El establecimiento (la élite) no parece aceptar nada que no sea la destrucción de las FARC. Este grupo reclama garantías para abordar una vía política (que no termine en masacre, como la Unión Patriótica en los años ochenta y noventa). En el horizonte estaría la convocatoria de una Asamblea Constituyente para refrendar los acuerdos y sentar las bases del futuro sistema político. El problema de fondo es que las FARC quieren unas negociaciones de igual a igual, mientras el Gobierno negocia un sometimiento a la justicia con beneficios políticos.
Las drogas y el narcotráfico serán otro obstáculo. Colombia ha aplicado con gran dureza las políticas estadounidenses de guerra contra las drogas. Ha militarizado el campo y fumigado millones de hectáreas sin lograr el fin de un negocio que siempre logra adaptarse. Este es un tema político importante en Washington y cualquier acuerdo definitivo o temporal requerirá de EEUU apoyo o, al menos, mantenerse al margen.
Hay acuerdo en el primer punto de la agenda que es a la vez el más difícil: la tierra. La fórmula permitiría repartir entre los campesinos tierras improductivas y baldías e incautadas al narcotráfico. Una ruta que permite entrarle al problema sin enfrentarse abiertamente a ganaderos, terratenientes y élites rurales. Si es posible el acuerdo sobre la tierra, deberían serlo los demás.

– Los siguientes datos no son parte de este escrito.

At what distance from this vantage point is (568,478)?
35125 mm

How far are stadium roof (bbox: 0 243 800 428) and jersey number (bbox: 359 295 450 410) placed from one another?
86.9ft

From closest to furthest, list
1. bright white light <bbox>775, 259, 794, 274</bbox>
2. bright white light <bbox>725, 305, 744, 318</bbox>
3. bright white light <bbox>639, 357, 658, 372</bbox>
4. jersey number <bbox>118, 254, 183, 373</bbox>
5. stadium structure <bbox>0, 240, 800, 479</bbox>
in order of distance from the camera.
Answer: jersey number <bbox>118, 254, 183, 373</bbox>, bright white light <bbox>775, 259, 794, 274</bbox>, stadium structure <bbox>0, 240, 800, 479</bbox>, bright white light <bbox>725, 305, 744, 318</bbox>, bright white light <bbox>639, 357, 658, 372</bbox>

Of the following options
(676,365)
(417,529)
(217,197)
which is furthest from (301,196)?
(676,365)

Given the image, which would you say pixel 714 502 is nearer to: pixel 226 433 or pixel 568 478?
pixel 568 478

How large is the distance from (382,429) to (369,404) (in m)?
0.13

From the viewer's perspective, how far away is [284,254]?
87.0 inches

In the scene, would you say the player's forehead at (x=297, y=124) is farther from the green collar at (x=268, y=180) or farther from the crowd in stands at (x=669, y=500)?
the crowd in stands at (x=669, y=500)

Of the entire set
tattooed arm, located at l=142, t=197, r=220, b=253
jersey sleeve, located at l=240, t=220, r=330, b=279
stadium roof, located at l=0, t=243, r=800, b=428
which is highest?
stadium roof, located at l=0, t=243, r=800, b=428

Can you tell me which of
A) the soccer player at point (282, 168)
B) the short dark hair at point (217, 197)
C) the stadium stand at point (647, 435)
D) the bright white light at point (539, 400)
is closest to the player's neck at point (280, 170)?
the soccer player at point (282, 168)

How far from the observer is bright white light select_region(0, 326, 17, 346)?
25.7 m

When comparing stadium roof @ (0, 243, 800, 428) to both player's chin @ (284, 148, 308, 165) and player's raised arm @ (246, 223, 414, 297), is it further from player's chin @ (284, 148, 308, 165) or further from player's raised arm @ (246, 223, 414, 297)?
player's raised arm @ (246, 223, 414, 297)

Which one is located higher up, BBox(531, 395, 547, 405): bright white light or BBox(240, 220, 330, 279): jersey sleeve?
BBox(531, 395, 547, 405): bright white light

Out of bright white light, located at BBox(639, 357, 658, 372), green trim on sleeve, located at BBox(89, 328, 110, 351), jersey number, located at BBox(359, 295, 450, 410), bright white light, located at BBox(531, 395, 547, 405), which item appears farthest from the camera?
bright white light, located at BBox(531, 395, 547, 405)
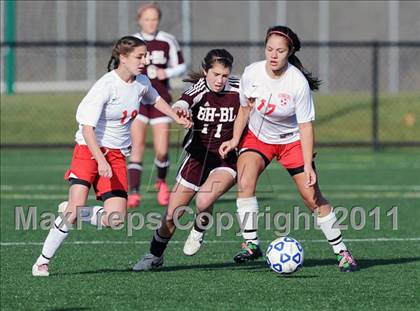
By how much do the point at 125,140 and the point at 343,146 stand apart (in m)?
13.8

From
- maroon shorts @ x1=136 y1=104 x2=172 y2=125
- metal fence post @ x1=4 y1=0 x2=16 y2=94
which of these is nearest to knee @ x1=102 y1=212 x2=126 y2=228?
maroon shorts @ x1=136 y1=104 x2=172 y2=125

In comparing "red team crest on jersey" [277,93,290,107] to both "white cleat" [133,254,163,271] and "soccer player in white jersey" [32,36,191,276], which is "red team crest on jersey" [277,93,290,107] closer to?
"soccer player in white jersey" [32,36,191,276]

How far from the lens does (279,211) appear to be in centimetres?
1200

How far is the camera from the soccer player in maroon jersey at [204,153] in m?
8.23

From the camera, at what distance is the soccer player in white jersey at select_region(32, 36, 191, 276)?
25.5 ft

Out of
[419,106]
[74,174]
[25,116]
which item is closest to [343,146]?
[419,106]

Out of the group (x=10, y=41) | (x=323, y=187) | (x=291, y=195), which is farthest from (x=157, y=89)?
(x=10, y=41)

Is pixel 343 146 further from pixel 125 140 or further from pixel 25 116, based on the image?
pixel 125 140

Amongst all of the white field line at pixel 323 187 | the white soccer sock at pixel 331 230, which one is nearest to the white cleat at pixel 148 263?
the white soccer sock at pixel 331 230

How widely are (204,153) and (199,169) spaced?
129 mm

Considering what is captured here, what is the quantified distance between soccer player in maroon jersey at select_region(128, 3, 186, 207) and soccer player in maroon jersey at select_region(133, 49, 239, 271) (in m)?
4.13

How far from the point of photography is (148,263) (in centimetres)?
814

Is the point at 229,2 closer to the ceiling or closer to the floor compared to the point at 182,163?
closer to the ceiling

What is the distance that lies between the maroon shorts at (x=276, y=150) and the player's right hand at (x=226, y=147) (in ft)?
0.48
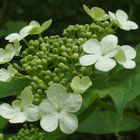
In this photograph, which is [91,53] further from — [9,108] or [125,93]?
[9,108]

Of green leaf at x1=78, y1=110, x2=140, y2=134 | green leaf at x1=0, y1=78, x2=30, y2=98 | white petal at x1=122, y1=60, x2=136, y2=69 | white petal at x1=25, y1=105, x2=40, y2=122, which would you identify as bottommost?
green leaf at x1=78, y1=110, x2=140, y2=134

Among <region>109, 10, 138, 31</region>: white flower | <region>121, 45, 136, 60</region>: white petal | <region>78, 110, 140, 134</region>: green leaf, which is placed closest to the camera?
<region>121, 45, 136, 60</region>: white petal

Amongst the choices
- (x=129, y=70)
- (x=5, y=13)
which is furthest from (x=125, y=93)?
(x=5, y=13)

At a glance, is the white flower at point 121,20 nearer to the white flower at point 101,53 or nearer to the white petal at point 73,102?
the white flower at point 101,53

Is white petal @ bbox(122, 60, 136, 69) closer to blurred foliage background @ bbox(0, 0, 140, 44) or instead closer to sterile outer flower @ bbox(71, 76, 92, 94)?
sterile outer flower @ bbox(71, 76, 92, 94)

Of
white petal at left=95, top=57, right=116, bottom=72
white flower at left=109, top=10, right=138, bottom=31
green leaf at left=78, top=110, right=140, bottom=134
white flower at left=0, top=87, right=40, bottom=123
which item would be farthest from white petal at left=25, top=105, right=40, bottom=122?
green leaf at left=78, top=110, right=140, bottom=134

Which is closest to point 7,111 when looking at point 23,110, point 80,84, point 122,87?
point 23,110
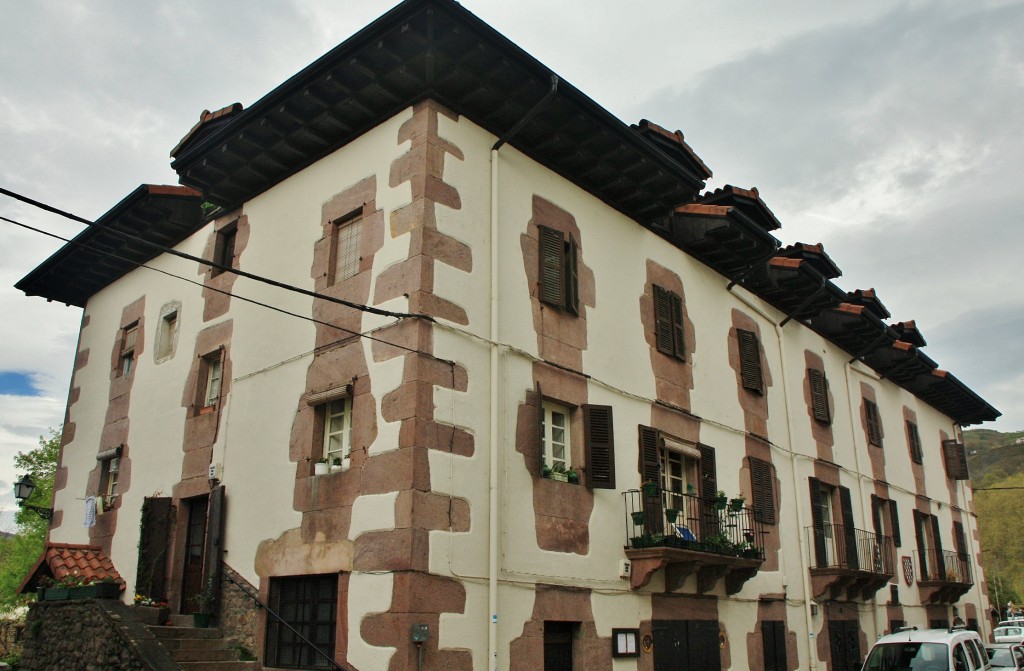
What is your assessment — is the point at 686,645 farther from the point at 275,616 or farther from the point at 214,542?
the point at 214,542

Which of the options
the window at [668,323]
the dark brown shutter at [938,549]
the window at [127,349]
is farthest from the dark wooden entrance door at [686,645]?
the dark brown shutter at [938,549]

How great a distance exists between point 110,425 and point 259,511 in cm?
635

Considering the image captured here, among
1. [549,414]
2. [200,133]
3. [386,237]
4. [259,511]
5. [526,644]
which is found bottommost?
[526,644]

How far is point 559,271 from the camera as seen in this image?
1355cm

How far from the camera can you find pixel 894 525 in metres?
22.9

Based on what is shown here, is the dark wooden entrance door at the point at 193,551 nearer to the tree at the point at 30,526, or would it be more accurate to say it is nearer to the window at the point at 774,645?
the window at the point at 774,645

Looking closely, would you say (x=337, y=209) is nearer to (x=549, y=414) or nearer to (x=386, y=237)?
(x=386, y=237)

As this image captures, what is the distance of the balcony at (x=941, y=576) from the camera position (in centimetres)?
2339

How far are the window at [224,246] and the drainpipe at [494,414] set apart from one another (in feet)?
18.1

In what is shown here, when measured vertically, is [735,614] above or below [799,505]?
below

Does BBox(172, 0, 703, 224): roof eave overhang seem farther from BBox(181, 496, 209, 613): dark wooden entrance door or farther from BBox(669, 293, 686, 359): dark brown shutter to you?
BBox(181, 496, 209, 613): dark wooden entrance door

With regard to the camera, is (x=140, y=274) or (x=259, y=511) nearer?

Las voces críticas son muchas y diversas. Sectores de la sociedad civil demandan más participación y canales para hacer llegar sus demandas a la mesa de diálogo. Las víctimas exigen justicia, la verdad sobre el daño causado y reparación. Élites económicas y políticas (especialmente las rurales) se oponen al proceso y a cualquier intento de cambiar el statu quo.
Todas las partes saben a estas alturas que ninguna puede ganar por la vía militar. Uribe lo intentó durante ocho años, como otros antes que él. Nadie lo logró. Las FARC tuvieron su mejor momento hace más de diez años y quedaron debilitadas por el Plan Colombia.
Los aportes que pretenden mejorar la calidad y resultados del proceso deberían ser bienvenidos. Cuanto más apoyo, mayor legitimidad y posibilidades de éxito. También debería estar claro que el dilema no es entre negociaciones o paz, sino entre negociaciones o más guerra.